TNM reports that soon after the new guidelines were released, three Chinese firms were ordered to sell their stakes in three Canadian junior mining companies.
Zee tells TNM he sees the new approach as a “significant” policy shift, and said there was no precedent for the divestment order. “Prior to these ordered divestments there hadn’t been a case where a critical mineral asset was ordered to be divested in Canada.” Zee noted that Shandong Gold Mining’s proposed takeover of TMAC Resources in 2020 was rejected because of the strategic Arctic location of TMAC’s Hope Bay project.

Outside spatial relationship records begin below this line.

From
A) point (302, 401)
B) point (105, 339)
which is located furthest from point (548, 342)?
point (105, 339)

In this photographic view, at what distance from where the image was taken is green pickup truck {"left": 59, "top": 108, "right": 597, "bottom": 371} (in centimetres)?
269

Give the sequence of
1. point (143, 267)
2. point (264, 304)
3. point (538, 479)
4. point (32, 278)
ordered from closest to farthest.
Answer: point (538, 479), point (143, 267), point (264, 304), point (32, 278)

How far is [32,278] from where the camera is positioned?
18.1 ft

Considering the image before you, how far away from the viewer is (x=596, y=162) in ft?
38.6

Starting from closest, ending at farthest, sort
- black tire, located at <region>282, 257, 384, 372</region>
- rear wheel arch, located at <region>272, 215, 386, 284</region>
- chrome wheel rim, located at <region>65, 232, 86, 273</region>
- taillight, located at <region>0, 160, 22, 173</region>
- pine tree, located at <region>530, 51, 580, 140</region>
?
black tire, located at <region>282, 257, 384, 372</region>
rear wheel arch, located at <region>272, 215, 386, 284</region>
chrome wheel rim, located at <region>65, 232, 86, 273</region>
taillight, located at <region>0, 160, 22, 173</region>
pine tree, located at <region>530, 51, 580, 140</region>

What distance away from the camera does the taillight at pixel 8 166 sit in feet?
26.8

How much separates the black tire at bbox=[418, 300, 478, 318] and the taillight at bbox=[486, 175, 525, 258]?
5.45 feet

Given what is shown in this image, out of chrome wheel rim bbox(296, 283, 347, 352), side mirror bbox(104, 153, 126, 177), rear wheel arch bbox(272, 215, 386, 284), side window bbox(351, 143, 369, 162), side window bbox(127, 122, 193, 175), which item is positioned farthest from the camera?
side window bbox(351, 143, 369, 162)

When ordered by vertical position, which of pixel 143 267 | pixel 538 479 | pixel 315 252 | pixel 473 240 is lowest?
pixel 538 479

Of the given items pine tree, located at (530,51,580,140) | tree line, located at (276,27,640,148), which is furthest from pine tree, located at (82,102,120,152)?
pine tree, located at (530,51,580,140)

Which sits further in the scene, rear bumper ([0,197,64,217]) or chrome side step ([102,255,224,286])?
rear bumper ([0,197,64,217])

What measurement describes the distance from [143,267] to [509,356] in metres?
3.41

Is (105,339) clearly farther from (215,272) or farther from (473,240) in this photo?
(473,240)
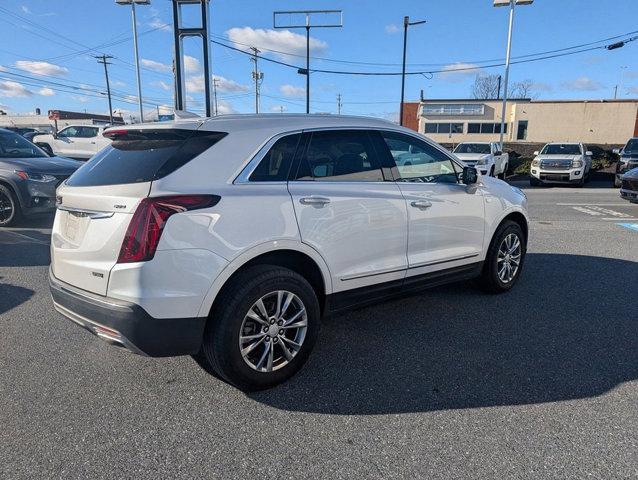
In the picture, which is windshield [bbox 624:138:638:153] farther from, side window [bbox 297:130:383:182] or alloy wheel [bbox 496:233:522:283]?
side window [bbox 297:130:383:182]

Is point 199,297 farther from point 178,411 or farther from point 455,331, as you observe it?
point 455,331

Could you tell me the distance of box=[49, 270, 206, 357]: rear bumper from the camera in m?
2.65

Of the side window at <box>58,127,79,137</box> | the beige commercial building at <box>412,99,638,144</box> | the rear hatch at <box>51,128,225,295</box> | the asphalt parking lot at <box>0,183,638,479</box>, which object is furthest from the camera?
the beige commercial building at <box>412,99,638,144</box>

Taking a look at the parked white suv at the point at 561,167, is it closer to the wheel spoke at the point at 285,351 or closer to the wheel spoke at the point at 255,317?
the wheel spoke at the point at 285,351

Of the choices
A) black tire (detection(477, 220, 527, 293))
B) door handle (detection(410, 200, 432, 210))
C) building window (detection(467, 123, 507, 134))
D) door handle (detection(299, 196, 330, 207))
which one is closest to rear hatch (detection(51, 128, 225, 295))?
door handle (detection(299, 196, 330, 207))

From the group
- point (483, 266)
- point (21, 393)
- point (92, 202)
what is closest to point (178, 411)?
point (21, 393)

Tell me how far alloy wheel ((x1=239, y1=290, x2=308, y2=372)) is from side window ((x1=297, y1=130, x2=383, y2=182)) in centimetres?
87

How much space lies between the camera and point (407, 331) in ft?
13.4

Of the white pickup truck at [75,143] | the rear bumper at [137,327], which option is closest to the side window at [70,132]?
the white pickup truck at [75,143]

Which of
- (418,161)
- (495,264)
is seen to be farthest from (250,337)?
(495,264)

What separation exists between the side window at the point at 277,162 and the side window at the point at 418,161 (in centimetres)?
96

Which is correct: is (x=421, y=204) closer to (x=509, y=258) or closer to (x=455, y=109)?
(x=509, y=258)

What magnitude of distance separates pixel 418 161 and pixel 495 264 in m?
1.50

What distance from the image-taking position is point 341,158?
140 inches
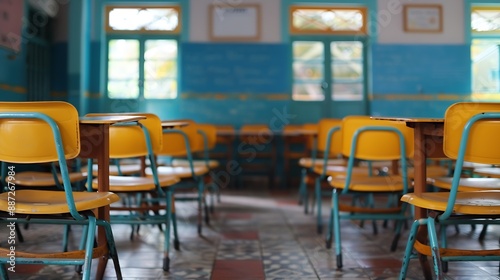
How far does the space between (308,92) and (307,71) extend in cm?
31

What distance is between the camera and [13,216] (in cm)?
159

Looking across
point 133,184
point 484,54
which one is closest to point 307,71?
point 484,54

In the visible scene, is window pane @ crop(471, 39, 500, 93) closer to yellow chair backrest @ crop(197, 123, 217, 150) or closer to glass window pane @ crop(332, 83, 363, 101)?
glass window pane @ crop(332, 83, 363, 101)

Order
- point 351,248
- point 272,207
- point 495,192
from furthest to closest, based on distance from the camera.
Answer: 1. point 272,207
2. point 351,248
3. point 495,192

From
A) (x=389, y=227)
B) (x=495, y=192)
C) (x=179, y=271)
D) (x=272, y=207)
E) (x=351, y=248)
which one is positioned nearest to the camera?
(x=495, y=192)

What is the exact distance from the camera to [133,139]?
235cm

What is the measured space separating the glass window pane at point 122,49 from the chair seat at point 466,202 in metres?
5.57

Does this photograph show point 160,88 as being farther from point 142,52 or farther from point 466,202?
point 466,202

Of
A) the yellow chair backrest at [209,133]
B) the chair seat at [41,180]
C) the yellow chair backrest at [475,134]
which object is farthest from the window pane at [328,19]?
the yellow chair backrest at [475,134]

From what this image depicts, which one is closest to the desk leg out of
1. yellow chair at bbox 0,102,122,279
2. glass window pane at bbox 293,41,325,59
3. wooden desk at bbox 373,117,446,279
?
wooden desk at bbox 373,117,446,279

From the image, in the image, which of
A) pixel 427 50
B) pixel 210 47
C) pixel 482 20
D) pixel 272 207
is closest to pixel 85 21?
pixel 210 47

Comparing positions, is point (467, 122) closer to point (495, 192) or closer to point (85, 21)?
point (495, 192)

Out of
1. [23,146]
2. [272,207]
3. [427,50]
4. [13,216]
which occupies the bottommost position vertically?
[272,207]

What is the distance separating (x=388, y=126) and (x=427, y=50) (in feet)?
16.0
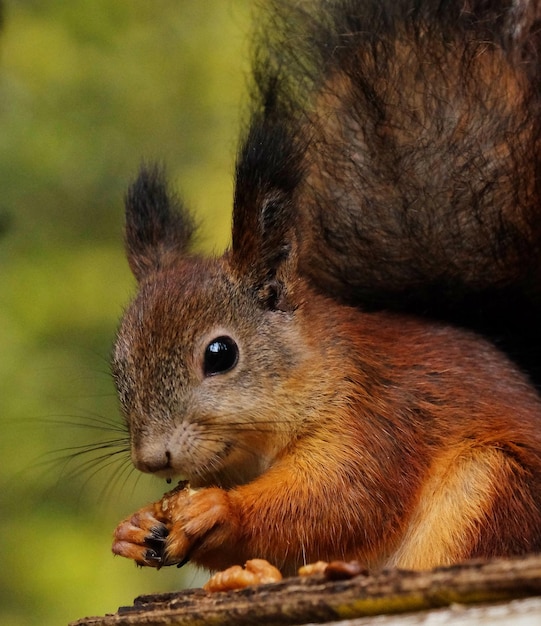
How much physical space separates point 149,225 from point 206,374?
50 centimetres

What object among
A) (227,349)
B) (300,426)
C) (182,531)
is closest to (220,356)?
(227,349)

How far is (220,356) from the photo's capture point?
1.58 meters

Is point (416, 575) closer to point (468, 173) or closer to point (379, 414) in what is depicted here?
point (379, 414)

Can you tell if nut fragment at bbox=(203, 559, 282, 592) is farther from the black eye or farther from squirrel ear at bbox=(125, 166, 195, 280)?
squirrel ear at bbox=(125, 166, 195, 280)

Sander says with the Canadian government's new policy, “There appear to be a class of investors that are being cautioned that their investment may not be welcome in Canada at this point. I think the question that industry’s got to have top of mind is if that decision is made by the government that there are certain investors we don’t want, what will be done to encourage the investors we do want, as we clearly are creating a hole in the Canadian economy for the development of projects?”
“There’s been a lot of focus on China in particular in this policy, but it is an SOE policy and there are a lot of SOEs in the broader global economy from various states, so this should be expected to have wider implications for foreign direct investment into Canada and into Canadian companies.”